Jay Kvigne has run restaurants in Mason City for a bit longer than he expected -- nearly three decades longer.

“I thought I was only going to be here two weeks,” Kvinge said.

Instead, he’s been serving food to North Iowans for 28 years, most recently as the owner of Whiskey Creek Wood Fire Grill.

Operating a restaurant takes a major commitment of time and money, Kvigne said. Business can fluctuate with the weather, the economy and changing tastes of customers, among other factors.

Peaks and valleys are inevitable, Kvigne said, “but you hope you have more peaks than valleys.”

He believes the formula for success is simple, but not easy: “Offer high-quality food, high-quality service and a clean restaurant.”

And never lose your competitive edge.

“I look at this business like a sport,” Kvigne said. “I want to play to win.”

The Gays Mills, Wis., native served in the Air Force for four years, primarily in law enforcement. After discharge he performed farm labor while seeking work as a police officer.

A chance meeting with a restaurateur friend led Kvinge to a job with Country Kitchen. Within two years he was managing the Oelwein location.

When an unexpected vacancy occurred at Mason City’s Country Kitchen in 1986, Kvigne agreed to fill in on a short-term basis.

“I’ve been here ever since,” he said.

Kvigne had visited Clear Lake regularly while playing in a basketball league. One attraction in particular stood out.

“I met a girl,” he said. “It blossomed after I got over here.”

The blossom grew quickly, and nine months later the girl was his wife, Kim Kvigne, a Mason City teacher.

In 1988 Kvigne bought the business.
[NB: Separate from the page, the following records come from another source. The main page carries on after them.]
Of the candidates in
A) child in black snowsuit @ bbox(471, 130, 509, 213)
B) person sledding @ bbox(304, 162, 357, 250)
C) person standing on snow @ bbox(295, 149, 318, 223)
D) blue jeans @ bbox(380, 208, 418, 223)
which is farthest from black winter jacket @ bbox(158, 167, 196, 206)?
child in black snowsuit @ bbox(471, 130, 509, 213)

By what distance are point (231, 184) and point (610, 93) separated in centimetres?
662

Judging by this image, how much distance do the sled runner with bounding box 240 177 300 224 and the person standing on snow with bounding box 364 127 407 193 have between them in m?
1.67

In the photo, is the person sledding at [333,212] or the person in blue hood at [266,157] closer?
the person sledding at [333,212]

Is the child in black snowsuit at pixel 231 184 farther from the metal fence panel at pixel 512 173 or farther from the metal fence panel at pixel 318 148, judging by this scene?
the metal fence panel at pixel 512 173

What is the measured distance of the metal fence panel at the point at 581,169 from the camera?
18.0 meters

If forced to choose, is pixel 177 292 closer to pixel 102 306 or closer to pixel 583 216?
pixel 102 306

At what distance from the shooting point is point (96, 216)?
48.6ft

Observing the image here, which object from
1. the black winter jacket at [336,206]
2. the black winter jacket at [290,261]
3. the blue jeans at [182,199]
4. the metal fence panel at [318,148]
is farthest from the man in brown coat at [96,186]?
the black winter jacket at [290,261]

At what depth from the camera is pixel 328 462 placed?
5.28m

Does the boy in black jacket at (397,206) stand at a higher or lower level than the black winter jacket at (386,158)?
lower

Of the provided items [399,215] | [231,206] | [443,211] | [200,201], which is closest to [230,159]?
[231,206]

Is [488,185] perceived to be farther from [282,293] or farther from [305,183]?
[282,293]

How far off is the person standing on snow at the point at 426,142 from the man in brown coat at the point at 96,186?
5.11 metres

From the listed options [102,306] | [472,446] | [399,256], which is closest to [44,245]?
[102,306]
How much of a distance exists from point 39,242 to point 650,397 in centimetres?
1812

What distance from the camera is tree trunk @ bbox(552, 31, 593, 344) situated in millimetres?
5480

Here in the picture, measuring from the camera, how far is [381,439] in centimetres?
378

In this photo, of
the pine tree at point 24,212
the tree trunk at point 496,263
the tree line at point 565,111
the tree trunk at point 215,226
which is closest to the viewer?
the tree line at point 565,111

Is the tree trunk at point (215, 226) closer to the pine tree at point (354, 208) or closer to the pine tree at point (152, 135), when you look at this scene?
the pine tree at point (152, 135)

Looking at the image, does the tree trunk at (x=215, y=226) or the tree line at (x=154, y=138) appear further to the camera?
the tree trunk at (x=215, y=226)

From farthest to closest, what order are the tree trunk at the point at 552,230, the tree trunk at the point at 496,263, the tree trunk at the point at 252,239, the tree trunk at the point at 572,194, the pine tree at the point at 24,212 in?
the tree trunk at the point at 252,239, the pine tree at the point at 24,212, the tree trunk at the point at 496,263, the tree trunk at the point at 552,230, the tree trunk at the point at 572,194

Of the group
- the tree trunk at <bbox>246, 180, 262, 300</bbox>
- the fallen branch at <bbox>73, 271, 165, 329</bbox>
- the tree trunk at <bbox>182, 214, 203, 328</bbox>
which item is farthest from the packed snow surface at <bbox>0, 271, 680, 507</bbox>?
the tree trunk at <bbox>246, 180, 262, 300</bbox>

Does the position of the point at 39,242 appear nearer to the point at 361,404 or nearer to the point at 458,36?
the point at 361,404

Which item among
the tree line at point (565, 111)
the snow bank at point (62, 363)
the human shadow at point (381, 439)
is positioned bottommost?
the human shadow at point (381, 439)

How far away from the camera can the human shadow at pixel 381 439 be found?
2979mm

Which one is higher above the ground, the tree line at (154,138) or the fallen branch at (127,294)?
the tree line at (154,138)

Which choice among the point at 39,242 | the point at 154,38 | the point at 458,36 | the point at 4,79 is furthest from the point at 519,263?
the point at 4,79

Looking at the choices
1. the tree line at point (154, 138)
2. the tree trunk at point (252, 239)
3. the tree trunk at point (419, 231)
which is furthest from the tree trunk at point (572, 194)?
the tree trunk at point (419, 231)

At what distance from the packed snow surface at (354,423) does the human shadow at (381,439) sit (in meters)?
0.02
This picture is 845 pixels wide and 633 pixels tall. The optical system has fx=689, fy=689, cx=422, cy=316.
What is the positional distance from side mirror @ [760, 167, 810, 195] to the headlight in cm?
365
In 1998 he purchased the building and eventually remodeled.

While his North Iowa roots grew firmer, his confidence in the business began to waiver.

“The Country Kitchen franchise, I could see it starting to fade,” he said.

With his franchise agreement expiring in 2007, Kvigne faced a dilemma.

“Do I renew my contract, or should I try something different?”

So Kvinge was receptive when approached by a franchiser from Whiskey Creek. He, his wife and his stepson went to visit the company headquarters in Carney, Neb.

“They put on a nice show to try to sell us on the franchise,” he said.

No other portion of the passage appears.